福田須磨子詩碑


 1971年4月2日、燃えつきるように逝った福田須磨子の強烈な反原爆の意志を引き継ぐために、その一年後、被爆者や証言活動の仲間達によって建てられた。正面には詩集『原子野』からとった詩「生命を愛しむ」が刻まれている。また、屏風状の壁は核の脅威を表わし、秋月辰一朗の撰文が刻まれた筒状の台の中には詩集『われなお生きてあり』が納められている。
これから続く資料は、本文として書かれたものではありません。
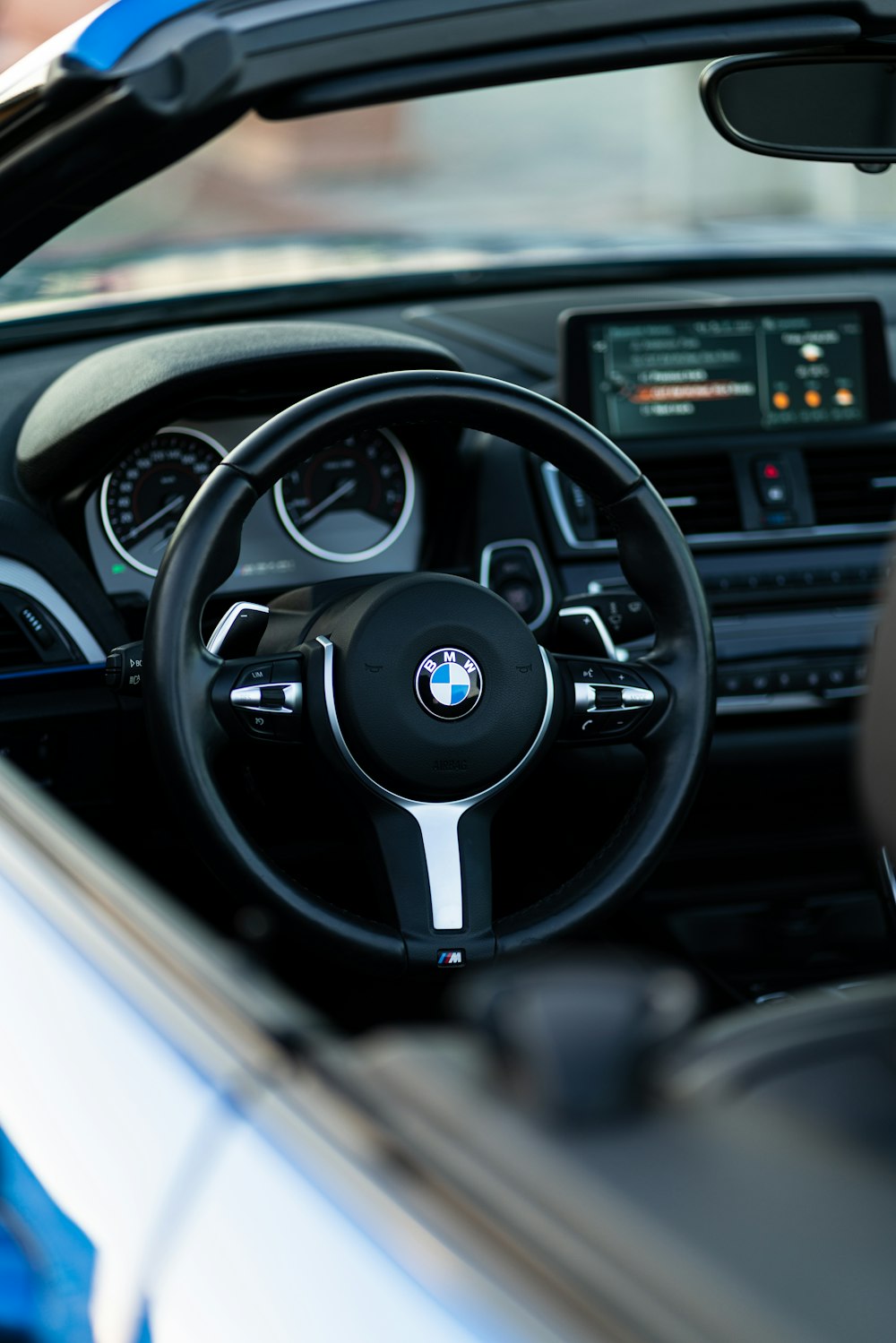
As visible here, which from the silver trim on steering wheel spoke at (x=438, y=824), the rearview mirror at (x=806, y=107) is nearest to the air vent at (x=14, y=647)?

命日の4月2日は例年この碑の前で「須磨子の集い」が行われ、反核証言の誓いが交わされている。

〈壁面の裏側〉

 一九四五年八月九日
 午前11時2分、第二次世界大戦末期、世界第ニの原子爆弾が広島についでこの地、長崎の上空に炸裂した。
 一瞬に死傷者は十万人に達し生存者はその後三十年にわたって原爆後遺症と生活苦に呻吟しつづけた。福田須磨子もその一人である。
 しかし彼女は黙することなく生涯にかけて原爆非人道性を訴えつづけた。この碑は福田須磨子の不屈の生涯をしのび、あわせて世界の恒久平和を祈念するために全国の有志九百二十名の御芳志をもって建立するものである。